§ **ЗАДАНИЕ 1**:
Назовите всех людей, упомянутых по имени в тексте об Игоре и Святославе.

§ **ИСХОДНЫЙ ТЕКСТ**:
((
Но очень уж медленно освобождается наше сознание от постулатов школьных учебников. «Народы не бывают хорошими или плохими, — сказал несколько лет назад Д. Балашов, — но имеют историю, на протяжении которой их национальный характер изменяется в строгой последовательности.» Почему же мы так упорно пытаемся хоть что-нибудь в этой истории да подретушировать? Чего нам, как говорит Л. Наровчатская, стыдиться, «былым рабам и вольным всадникам — своей истории? Того, что мы не ассимилировали, сохранили добрососедство даже в условиях тирании, рабства, бездорожья и бестелевиденья?» Откуда в нас, хочется также спросить, это извечное стремление изобразить себя с мечом или автоматом, крушащими какого-то постоянно живущего рядом с нами врага, без которого нам просто некуда приложить свои способности? И разве миротворческая миссия Игоря в Степи была по своему значению ниже, чем те грабительские по своей сути набеги, которые осуществлял Святослав против мирных половецких становищ? При чем тут оборона Руси, если Святослав открыто сетует на то, что если бы русичи ходили на половцев ещё более многочисленными дружинами, то «была бы чага по ногате, а кощей по резане», то есть, как мы уже отмечали выше, рабов было бы столько, что они продавались бы за бесценок.

Кто же в таком случае благороднее выглядит — «великий и грозный» представитель тогдашнего Центра Святослав Киевский, эхо политики которого до последнего времени ещё звенело в воздухе нескончаемым нагнетанием атмосферы внешней угрозы, или же все-таки — «сепаратист» Игорь, трезвого дипломатического подхода которого к межнациональному вопросу так не достает нам сегодня для урегулирования всё растущих в стране очагов напряженности?.. Вот он — вдел ногу в стремя и, взлетев на коня, окинул взглядом напуганных солнечным затмением воинов. Отложить поход до более благоприятного момента? В глазах простого люда это было бы, пожалуй, психологически правильным, но сколько же можно играть в прятки со Святославом — к весне он ведь снова пришлет гонцов, будет склонять к участию в антиполовецком походе?.. Нет, узел нужно разрубать одним ударом, а если, как предвещает затмение, его ждет неудача, то это по крайней мере хоть какая-то да определенность, а не это двойственное состояние... — И именно здесь у него вырывается та, принятая нами за патетическую, фраза «луце жъ бы потяту быти, неже полонену быти», которая на самом деле воспринималась, наверное, современниками как «лучше уж погибнуть, чем жить, как в плену, связанным по рукам и ногам этой постылой обязанностью подчиняться Киеву, необходимостью всякий раз выкручиваться перед Святославом, зависеть от массы мелочей, включая и такие предрассудки, как это затмение. Да и Владимира нужно срочно женить, дело ли — на мачеху засматриваться? Так ведь и до греха недалеко...»
))
[Записи рассуждений по сценам]
((
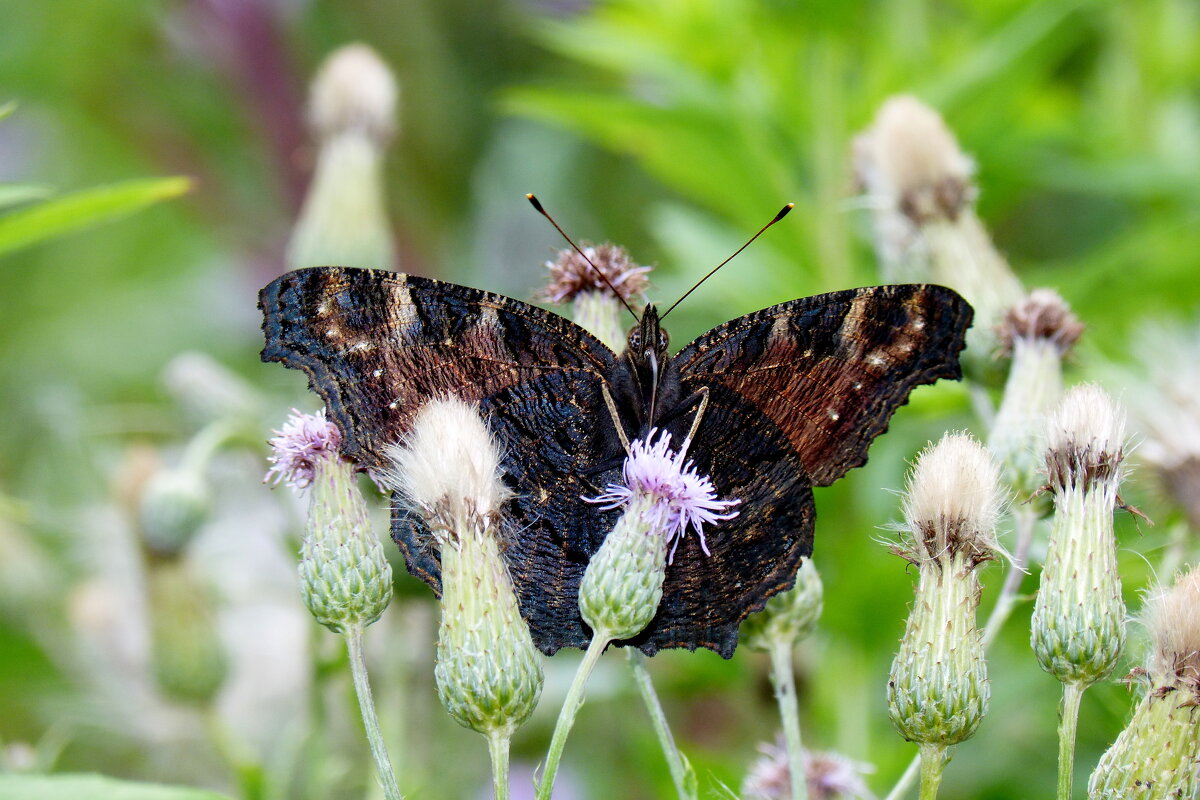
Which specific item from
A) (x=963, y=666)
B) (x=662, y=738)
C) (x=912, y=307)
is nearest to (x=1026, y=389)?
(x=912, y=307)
))
((
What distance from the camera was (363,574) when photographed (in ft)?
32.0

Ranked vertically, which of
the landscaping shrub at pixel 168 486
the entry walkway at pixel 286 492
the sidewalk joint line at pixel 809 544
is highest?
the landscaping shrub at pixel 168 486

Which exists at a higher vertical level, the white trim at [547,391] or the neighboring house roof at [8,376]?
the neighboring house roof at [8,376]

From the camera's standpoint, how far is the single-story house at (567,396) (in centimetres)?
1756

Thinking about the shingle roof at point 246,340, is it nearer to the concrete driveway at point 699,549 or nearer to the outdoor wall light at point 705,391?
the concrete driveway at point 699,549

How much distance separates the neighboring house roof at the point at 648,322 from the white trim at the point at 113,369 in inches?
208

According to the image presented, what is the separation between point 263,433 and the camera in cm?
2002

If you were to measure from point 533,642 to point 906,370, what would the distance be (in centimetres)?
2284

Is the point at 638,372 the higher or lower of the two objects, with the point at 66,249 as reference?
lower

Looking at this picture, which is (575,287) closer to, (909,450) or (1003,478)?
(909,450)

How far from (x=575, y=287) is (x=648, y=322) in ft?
))
§ **ЗАДАНИЕ 2**:
Процитируйте из записей строки, начиная со строки с «Ranked vertically, which of» и далее до строки с «How far from» включительно.

§ **ОТВЕТ 1**:
Д. Балашов, Л. Наровчатская, Игорь, Святослав, Владимир

§ **ОТВЕТ 2**:
Ranked vertically, which of
the landscaping shrub at pixel 168 486
the entry walkway at pixel 286 492
the sidewalk joint line at pixel 809 544
is highest?
the landscaping shrub at pixel 168 486

Which exists at a higher vertical level, the white trim at [547,391] or the neighboring house roof at [8,376]?
the neighboring house roof at [8,376]

From the camera's standpoint, how far is the single-story house at (567,396) (in centimetres)?
1756

Thinking about the shingle roof at point 246,340, is it nearer to the concrete driveway at point 699,549 or nearer to the outdoor wall light at point 705,391?
the concrete driveway at point 699,549

How much distance separates the neighboring house roof at the point at 648,322 from the white trim at the point at 113,369 in inches?
208

According to the image presented, what is the separation between point 263,433 and the camera in cm?
2002

If you were to measure from point 533,642 to point 906,370, what would the distance be (in centimetres)?
2284

Is the point at 638,372 the higher or lower of the two objects, with the point at 66,249 as reference?
lower

Looking at this picture, which is (575,287) closer to, (909,450) or (1003,478)?
(909,450)

How far from (x=575, y=287) is (x=648, y=322) in ft?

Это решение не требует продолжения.